The program is called High-Five, and it's the co-creation of Oldways Preservation & Exchange Trust, a non-profit organization dedicated to the preservation and promotion of traditional foods, of which Baer-Sinnott is the executive vice president, and the Chefs Collaborative, a network of chefs who promote sustainable cuisine.

The High-Five program is a way for chefs, parents and anyone with an interest in good food to help kids learn about healthful cuisine from around the world. It is supported entirely by volunteers, who go into elementary schools and teach the eight lessons of the program. The lessons look at flatbreads as a universal food in countries including Vietnam, India and Mexico.

Instructors receive a "ready-made food culture history class from soup to nuts," says Baer-Sinnott. In addition to the curriculum and recipes, instructors receive props, such as photos and maps that help tell a story about the particular country, its climate and its food.

"It's been tremendously successful," says Greg Higgins, High-Five volunteer and chef-owner of Higgins Restaurant & Bar in Portland, Ore. "There's been a greater demand than we have people to teach the classes." Higgins, who heads up the High-Five program in his region, says his chapter reached 600 kids last year.

"The immediate reward is that the kids get psyched about the food," says Higgins. "In one class I brought in all kinds of chilies. Some were very hot like serrano and habanero. By the end of class, I was cutting tiny slivers of the chilies and the kids were gobbling them up-hot peppers that probably would have scared their parents away. They thought it was the greatest thing."

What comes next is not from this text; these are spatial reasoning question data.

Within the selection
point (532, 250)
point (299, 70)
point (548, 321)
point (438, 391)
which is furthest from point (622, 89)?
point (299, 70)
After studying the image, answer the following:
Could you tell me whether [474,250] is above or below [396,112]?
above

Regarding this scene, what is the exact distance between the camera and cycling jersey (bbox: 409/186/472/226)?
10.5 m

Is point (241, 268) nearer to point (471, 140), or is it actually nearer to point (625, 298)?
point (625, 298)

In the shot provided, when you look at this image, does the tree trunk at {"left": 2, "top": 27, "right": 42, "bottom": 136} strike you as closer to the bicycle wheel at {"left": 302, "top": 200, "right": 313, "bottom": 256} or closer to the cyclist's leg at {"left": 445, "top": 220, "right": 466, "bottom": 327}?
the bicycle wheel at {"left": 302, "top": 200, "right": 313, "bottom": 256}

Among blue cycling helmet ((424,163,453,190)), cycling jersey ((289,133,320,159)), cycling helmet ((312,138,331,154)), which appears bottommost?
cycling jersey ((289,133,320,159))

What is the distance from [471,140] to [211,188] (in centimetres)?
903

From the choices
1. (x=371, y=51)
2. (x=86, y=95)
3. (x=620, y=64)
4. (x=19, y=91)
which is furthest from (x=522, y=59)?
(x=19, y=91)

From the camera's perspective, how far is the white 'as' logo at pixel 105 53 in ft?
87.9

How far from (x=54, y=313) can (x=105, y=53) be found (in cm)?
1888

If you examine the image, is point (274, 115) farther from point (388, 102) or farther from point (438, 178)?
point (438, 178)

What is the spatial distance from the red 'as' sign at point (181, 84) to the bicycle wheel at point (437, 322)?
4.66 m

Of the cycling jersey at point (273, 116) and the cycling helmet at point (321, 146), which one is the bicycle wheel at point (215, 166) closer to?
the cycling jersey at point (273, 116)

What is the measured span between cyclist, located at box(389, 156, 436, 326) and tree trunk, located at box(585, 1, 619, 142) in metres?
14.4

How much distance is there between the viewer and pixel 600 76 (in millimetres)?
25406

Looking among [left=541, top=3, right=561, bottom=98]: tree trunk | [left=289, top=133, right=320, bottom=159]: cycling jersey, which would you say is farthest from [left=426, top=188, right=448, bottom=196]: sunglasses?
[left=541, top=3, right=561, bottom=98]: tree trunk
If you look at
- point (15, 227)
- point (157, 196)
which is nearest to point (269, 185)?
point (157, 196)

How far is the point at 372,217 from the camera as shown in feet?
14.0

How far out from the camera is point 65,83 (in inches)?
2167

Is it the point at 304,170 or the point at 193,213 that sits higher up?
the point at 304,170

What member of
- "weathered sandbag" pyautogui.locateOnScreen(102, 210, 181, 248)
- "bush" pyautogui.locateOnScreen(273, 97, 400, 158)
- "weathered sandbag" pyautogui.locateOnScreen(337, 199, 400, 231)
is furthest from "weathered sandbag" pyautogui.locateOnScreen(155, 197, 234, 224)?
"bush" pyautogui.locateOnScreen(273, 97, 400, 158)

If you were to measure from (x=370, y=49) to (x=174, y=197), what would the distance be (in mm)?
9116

Each lesson teaches a simple recipe for a complete meal. The class highlighting Mexico, for example, teaches kids to prepare corn tortillas with black beans. The hourlong lesson involves an additional hour of prep time for the instructor.

Besides getting kids excited about nutritious foods, the program has another benefit, says Higgins. "I know the kids lean on the parents to make the recipes at home." The idea, he says, is "if we can't change the way the parents eat, maybe we can change the kids."